There are a lot of differences between the Danish and Hungarian Christmas traditions. I might write about them later, but one of them is the time of setting up and decorating the Christmas trees. In Hungary we leave it to the very last moment, it is usually decorated on the 24th, some families, like mine, do it together for the fun, in other families the parents decorate it secretly, while the kids are asleep, saying that the tree itself is a magical gift.

In Denmark Christmas trees are usually set up somewhat earlier. And since we are not going to spend Christmas itself in our own home, we are going to visit both grandparents, we decided to put it up on the first Sunday of the Advent, so we can enjoy the sight of it long enough.

So we rearranged the furniture a little bit in our sitting room, put the tree in the corner, I brought out the decorations, and we all took part in the process. For me a real Christmas tree is  completely eclectic, it doesn’t follow any trends or colour schemes, my ideal Christmas tree has all kinds of colours and all kinds of textures on it. You can find crystal or golden designer pieces on it (usually hanging somewhere near to the top, far away from the reach of curious dog noses and sticky baby fingers), but also creasy, messy paper  decorations, made by our children. And everything in between 🙂 My husband’s ideal Christmas tree is just like the one Mickey Mouse has in a Disney movie 🙂 So we have about the same concept of it, luckily 🙂 And the kids are just amazed by it, no matter what 🙂 They were also a big help in decorating. Cherry mainly concentrated on the horse shaped decorations, and she made sure they all hang close to each other, since they are close family. Originally she wanted to hang them all on the very same branch, but the poor branch started to fold downwards, and I managed to persuade her to distribute the horses on different branches. However, two of them had to stay together, because they were mum and baby, apparently… 🙂 Paddington instantly found all the car and train shaped decorations, and was happy for the rest of the day, pushing them around the couch, the carpet, and the tree, enthusiastically wrumm-wrumming, while doing so.

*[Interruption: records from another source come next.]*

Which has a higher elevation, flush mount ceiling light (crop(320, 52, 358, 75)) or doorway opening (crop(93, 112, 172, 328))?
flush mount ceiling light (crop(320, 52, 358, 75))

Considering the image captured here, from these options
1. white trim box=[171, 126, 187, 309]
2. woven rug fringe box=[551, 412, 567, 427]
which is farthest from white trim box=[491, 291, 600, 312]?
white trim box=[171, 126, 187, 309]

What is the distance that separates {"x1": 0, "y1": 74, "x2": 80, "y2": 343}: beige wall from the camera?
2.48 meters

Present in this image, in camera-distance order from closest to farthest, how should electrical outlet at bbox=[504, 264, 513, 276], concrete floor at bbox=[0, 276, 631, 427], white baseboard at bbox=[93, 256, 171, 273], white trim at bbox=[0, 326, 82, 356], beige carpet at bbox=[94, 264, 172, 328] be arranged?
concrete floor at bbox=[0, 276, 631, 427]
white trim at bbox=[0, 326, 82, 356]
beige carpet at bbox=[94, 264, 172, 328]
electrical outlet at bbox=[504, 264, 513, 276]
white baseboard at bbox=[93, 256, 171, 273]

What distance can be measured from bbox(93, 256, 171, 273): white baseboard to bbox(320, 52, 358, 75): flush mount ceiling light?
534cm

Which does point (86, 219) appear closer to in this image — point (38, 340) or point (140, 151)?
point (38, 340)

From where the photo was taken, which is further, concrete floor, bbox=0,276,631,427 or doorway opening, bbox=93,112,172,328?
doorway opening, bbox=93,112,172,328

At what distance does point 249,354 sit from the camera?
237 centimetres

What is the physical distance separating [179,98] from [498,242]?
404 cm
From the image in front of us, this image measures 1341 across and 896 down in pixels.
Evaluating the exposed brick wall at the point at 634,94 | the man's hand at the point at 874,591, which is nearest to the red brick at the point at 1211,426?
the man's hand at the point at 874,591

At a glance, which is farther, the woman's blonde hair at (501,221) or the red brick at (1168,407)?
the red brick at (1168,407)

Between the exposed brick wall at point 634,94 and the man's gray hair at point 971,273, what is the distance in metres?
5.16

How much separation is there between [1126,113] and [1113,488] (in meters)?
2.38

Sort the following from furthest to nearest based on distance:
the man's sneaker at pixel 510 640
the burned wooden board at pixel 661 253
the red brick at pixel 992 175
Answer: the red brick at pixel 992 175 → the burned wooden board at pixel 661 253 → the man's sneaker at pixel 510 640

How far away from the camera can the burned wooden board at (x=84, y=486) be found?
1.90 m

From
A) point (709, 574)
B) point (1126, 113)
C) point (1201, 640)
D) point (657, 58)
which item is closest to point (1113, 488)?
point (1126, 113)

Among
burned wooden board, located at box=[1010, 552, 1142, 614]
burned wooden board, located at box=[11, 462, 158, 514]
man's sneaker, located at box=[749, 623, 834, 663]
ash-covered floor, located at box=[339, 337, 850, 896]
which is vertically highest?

So, here it is, our corner before and after the tree:

corner before and after

The tree is standing and is beautiful, we showed it off to all the grandparents (thanks to Skype), and our biggest challenge is to prevent the kids from hurting it or hurting themselves with it. Also, the first dog vs. tree meeting was very exciting too… let me just say this: No-one under the height of 1 meter is allowed to be in the same room as the tree, without adult supervision 🙂

There is nothing left for this post than to welcome you all to our advent, and wish you a very nice, stress-free preparation  for Christmas! ‘Cause remember: it is all about coziness now!